Convert GSDR metadata date string column to datetime.

Parameters:
gsdr_metadata

Metadata from GSDR file

Returns:
gsdr_metadatadict
Metadata from GSDR file with start and end date column
rainfallqc.utils.data_readers.get_paths_using_gauge_ids(gauge_ids: List[str] | ndarray[str], dir_path: str, file_format: str, time_res: str = None) dict[source]

Get data path of Gauge IDs.

Parameters:
gauge_ids

Array of gauge IDs

dir_path

Path to data directory

file_format

Format of files in directory.

time_res

Time resolution (e.g. ‘mw’ or ‘tw’)

Returns:
gauge_paths

Dictionary of gauge ID and path

rainfallqc.utils.data_readers.load_etccdi_data(etccdi_var: str, path_to_etccdi: str = None) Dataset[source]

Load ETCCDI data.

Parameters:
etccdi_var

variable to load from ETCCDI

path_to_etccdi

path to ETCCDI data (default is location of data in tests)

Returns:
etccdi_data

Loaded data

rainfallqc.utils.data_readers.load_gpcc_gauge_network_metadata(path_to_gpcc_dir: str, time_res: str, gpcc_file_format: str = '.dat') DataFrame[source]

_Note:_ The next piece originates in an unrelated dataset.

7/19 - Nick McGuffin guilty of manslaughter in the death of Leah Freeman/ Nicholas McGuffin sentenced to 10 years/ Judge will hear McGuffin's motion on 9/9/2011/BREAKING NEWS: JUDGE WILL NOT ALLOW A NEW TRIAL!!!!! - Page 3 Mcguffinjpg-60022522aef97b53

Load metadata from GPCC gauges from a directory.

Parameters:
path_to_gpcc_dir

Path to directory with GPCC gauges

time_res

Time resolution (e.g. ‘mw’ or ‘tw’)

gpcc_file_format

Format of file (default is .dat)

Returns:
all_station_metadata

All GPCC gauges metadata as one dataframe.

rainfallqc.utils.data_readers.load_gsdr_gauge_network_metadata(path_to_gsdr_dir: str, file_format: str = '.txt') DataFrame[source]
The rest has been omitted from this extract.